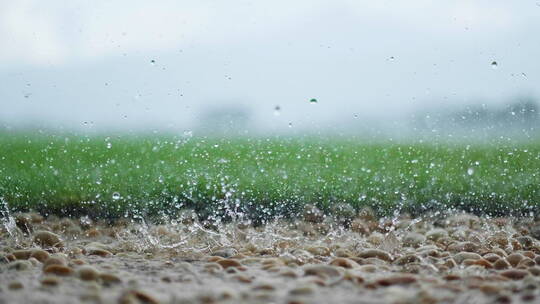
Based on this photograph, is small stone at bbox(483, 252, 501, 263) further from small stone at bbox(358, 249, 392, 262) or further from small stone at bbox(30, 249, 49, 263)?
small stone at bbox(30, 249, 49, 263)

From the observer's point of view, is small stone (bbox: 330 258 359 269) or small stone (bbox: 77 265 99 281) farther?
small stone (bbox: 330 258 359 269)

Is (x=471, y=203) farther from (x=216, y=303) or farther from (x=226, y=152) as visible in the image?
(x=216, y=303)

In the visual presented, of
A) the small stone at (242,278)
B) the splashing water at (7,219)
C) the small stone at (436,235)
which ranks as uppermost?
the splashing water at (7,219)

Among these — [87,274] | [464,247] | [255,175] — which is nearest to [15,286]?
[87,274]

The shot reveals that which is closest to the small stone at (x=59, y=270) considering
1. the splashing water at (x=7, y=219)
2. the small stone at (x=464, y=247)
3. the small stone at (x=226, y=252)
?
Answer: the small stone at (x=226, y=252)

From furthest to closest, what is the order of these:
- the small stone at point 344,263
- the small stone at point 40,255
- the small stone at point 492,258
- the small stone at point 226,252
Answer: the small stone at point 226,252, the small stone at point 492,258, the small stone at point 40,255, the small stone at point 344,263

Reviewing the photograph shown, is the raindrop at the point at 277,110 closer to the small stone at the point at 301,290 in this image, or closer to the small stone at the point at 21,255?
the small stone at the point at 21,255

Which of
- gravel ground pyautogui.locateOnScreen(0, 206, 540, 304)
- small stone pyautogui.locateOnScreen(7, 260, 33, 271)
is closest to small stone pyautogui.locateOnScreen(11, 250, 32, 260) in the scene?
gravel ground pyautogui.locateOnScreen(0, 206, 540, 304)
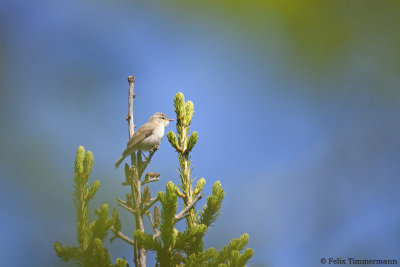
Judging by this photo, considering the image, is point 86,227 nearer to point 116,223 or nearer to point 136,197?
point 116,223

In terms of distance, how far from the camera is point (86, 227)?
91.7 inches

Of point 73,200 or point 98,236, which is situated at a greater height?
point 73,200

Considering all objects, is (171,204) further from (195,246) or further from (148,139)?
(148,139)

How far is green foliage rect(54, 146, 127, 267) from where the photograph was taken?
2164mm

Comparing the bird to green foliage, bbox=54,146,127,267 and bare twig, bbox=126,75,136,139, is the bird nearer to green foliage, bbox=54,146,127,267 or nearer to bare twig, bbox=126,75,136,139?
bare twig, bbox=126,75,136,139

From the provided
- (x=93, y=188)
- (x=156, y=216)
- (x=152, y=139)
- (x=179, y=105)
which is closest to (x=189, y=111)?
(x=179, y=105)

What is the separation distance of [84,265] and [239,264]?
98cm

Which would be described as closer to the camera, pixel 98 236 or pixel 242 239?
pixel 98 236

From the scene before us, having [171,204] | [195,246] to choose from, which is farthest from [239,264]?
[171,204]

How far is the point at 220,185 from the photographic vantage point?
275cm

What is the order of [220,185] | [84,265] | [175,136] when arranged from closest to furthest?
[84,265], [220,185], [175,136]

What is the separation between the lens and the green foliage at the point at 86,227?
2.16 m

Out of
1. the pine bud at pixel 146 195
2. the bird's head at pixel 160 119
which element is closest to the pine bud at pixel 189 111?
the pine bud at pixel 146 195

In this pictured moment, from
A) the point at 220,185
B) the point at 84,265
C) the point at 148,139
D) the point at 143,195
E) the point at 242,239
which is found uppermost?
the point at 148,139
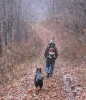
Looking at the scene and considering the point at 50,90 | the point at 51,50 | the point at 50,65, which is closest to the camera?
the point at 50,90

--

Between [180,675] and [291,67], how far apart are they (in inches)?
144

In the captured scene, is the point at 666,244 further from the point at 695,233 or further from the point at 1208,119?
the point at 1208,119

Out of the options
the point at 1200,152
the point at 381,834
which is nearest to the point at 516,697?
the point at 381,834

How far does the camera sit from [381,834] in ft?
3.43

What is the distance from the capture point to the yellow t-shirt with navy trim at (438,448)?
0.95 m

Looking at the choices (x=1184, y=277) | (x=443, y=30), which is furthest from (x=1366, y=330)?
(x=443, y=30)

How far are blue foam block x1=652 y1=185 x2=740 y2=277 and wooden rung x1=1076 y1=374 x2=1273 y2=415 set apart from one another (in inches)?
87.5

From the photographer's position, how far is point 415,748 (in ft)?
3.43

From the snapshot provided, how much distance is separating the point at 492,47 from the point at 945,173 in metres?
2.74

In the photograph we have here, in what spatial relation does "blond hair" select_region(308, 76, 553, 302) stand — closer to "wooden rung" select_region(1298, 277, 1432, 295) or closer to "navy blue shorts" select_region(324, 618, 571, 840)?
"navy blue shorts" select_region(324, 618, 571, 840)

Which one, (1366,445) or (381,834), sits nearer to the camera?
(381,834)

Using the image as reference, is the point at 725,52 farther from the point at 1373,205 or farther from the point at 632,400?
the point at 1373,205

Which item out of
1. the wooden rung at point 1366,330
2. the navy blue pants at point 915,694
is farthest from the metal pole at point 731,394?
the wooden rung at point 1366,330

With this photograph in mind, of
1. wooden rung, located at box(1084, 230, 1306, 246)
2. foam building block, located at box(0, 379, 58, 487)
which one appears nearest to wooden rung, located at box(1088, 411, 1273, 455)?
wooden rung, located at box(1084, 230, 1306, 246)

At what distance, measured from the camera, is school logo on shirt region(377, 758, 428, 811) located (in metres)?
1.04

# [Requirement]
Please reproduce the part of the records that opens with the line containing "From furthest to" and closes with the line containing "Answer: the small stone at point", including both of those lines.

# [Task answer]
From furthest to closest, what is the order of these:
- the small stone at point 344,263
- the small stone at point 40,255
- the small stone at point 492,258
- the small stone at point 226,252
Answer: the small stone at point 226,252, the small stone at point 492,258, the small stone at point 40,255, the small stone at point 344,263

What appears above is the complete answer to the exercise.